John Gilmore: What’s wrong with copy protection

“What is wrong is when people who would like products that
simply record bits, or audio, or video, without any copy
protection, can’t find any, because they have been driven off the
market. By restrictive laws like the Audio Home Recording Act,
which killed the DAT market. By “anti-circumvention” laws like the
Digital Millennium Copyright Act, which EFF is now litigating. By
Federal agency actions, like the FCC deciding a month ago that it
will be illegal to offer citizens the capability to record HDTV
programs, even if the citizens have the legal right to. By private
agreements among major companies, such as SDMI and CPRM (that later
end up being “submitted” as fait accompli to accredited standards
committees, requiring an effort by the affected public to derail
them). By private agreements behind the laws and standards, such as
the unwritten agreement that DAT and MiniDisc recorders will treat
analog inputs as if they contained copyrighted materials which the
user has no rights in. (My recording of my brother’s wedding is
uncopyable, because my MiniDisc decks act as if I and my brother
don’t own the copyright on it.)”

“Pioneer New Media Technologies, who builds the recently
announced recordable DVD drive for Apple, says “The major consumer
applications for recordable DVD will be home movie editing and
storage and digital photo storage”. They carefully don’t say
“time-shifting TV programs, or recording streaming Internet
videos”, because the manufacturers and the distribution companies
are in cahoots to make sure that that capability never reaches the
market. Even though it’s 100% legal to do so, under the Supreme
Court’s Betamax decision. Streambox built software that let people
record RealVideo streams on their hard disks; they were sued by
Real under the DMCA, and took it off the market. According to
Nomura Securities, DVD Recorder sales will exceed VCR sales in 2004
or 2005, and also exceed DVD Player-only sales by 2005.
(http://www.kipinet.com/tdb/1000/10tdb04.htm) So by 2010 or so, few
consumers will have access to a recorder that will let them save a
copy of a TV program, or time-shift one, or let the kids watch it
in the back of the car. Is anyone commenting on that social
paradigm shift? Do we think it’s good or bad? Do we get any say
about it at all?”

“Instead, consumers will have to pay movie/TV companies over and
over for the privilege of time-shifting or space-shifting. Even if
they have purchased the movie, and it’s stored at home on their own
equipment, and they have high bandwidth access to it from wherever
they are.
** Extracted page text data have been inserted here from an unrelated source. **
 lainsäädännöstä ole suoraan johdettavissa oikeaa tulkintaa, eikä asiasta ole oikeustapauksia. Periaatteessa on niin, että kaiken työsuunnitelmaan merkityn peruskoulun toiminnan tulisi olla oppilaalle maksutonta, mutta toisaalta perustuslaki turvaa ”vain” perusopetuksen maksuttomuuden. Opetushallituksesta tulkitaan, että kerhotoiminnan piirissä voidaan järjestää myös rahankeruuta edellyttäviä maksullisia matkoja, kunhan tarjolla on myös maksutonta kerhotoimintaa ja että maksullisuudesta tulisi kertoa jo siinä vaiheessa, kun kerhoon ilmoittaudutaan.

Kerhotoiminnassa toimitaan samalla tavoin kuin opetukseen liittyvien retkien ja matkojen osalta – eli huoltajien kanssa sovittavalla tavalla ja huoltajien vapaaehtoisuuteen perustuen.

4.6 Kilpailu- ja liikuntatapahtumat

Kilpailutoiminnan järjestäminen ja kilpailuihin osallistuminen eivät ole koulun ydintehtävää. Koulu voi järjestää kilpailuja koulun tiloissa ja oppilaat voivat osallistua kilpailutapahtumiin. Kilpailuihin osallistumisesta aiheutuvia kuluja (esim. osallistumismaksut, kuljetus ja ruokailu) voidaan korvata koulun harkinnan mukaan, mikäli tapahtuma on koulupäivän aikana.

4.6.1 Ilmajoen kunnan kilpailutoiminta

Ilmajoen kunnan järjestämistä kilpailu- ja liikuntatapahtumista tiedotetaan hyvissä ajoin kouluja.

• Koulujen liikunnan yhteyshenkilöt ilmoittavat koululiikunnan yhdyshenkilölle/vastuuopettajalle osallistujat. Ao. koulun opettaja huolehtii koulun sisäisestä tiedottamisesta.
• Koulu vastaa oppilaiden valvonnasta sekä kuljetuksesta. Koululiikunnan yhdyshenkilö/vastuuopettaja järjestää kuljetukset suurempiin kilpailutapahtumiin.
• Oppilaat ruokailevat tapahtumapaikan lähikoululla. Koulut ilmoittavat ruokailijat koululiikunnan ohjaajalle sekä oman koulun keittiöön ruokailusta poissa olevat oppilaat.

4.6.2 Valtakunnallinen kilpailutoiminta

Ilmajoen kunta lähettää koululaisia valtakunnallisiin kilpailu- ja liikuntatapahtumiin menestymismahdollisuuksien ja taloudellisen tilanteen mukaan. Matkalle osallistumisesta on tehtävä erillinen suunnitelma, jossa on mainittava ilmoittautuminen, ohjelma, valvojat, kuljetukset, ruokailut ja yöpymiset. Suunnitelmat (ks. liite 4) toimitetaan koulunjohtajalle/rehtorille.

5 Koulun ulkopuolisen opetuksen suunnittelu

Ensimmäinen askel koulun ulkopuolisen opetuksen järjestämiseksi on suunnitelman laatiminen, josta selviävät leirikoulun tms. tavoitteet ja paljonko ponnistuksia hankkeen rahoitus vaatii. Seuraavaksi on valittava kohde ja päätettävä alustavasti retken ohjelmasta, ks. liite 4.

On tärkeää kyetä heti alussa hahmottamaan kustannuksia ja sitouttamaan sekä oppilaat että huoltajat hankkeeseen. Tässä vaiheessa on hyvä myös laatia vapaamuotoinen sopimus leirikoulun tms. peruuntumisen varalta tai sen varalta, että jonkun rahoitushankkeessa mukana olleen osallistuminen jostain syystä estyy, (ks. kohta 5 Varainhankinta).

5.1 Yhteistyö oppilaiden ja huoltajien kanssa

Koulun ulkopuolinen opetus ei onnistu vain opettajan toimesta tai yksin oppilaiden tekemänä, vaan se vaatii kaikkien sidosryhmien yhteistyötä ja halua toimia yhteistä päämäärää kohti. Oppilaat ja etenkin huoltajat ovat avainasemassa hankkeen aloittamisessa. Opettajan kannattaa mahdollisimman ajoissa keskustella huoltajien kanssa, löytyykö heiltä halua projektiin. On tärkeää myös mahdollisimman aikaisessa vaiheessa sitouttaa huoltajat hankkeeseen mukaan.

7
This concept is called “pay per use”. It can’t compete
with “You have the right to record a copy of what you have the
right to see”. These companies can’t eliminate that right legally,
because it would violate too many of the fundamentals of our
society, so they are restricting the technology so you can’t
exercise that right. In the process they are violating the
fundamentals on which a stable and just society is based. But as
long as society survives until after they’re dead, they don’t seem
to care about its long-term stability.”